I recently called at Waberthwaite. It sounds like a made-up place, an assertion not easily challenged by visiting. To access the little church, one has to drive through a farmyard. There, by the mouth of the River Esk and besides the mudflats of a tidal estuary, sits a squat little church. Like a rather dignified old lady still in her own home, this ancient church cares not for pretentious looks and architectural flourish.

Within are family-sized box pews that I dated to the late eighteenth century and a fine, dark oak pulpit from 1630. These are relatively modern innovations for such a plain, medieval church. Without it stands an ancient Anglian or Norse cross shaft with interlace patterns, demonstrating the site’s pedigree.

There was something wonderfully remote about it all. One online writer describes it as being a "thin place"- where the barrier between the physical and spiritual is especially slender. Perhaps. I wondered why anybody would bother building a church there at all. This, of course, is a lazy, modern question, which assumes a location’s current sparsity of population has always been so. It also betrays a townie’s urban prejudice. Upon the old Caroline pulpit are the words:

THE GIFT OF ABRAHAM CHAMBERS GENT. VAE MIHI SI NON VERUM PRAEDICO S R 1630

It loosely translates, "Woe to me if I do not preach truth", which likely refers to Paul’s comment in 1 Corinthians 9:16:

For if I preach the gospel, I have nothing to boast of, for necessity is laid upon me; yes, woe is me if I do not preach the gospel!
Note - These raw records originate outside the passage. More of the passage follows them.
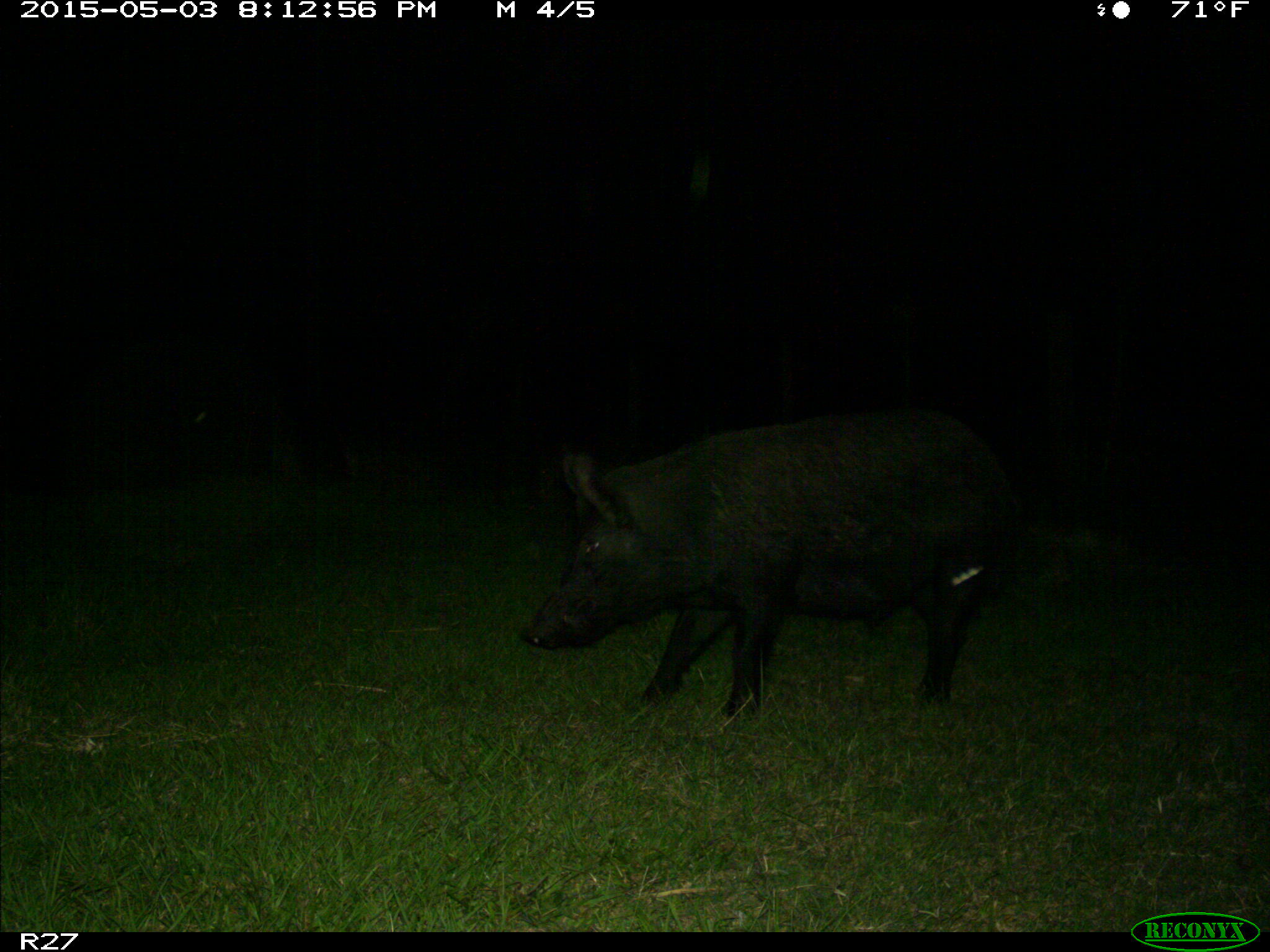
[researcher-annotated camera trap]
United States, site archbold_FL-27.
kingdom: Animalia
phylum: Chordata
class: Mammalia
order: Artiodactyla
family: Suidae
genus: Sus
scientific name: Sus scrofa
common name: wild boar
Our chapel has recently been joined by a young man whose family minister in foreign countries, places few of us would be able to identify on a map with much degree of certainty. To such distant and remote peoples, we should indeed take the gospel. To such obscure places as Martin Top and Waberthwaite, we should indeed take the beacon of Christ’s light. Someone once remarked that I ministered in ‘the middle of no-where’. Just as the Lord appoints no-bodies, so He also sends them to no-wheres, that His peace and radiance might cover the earth, as the waters cover the sea.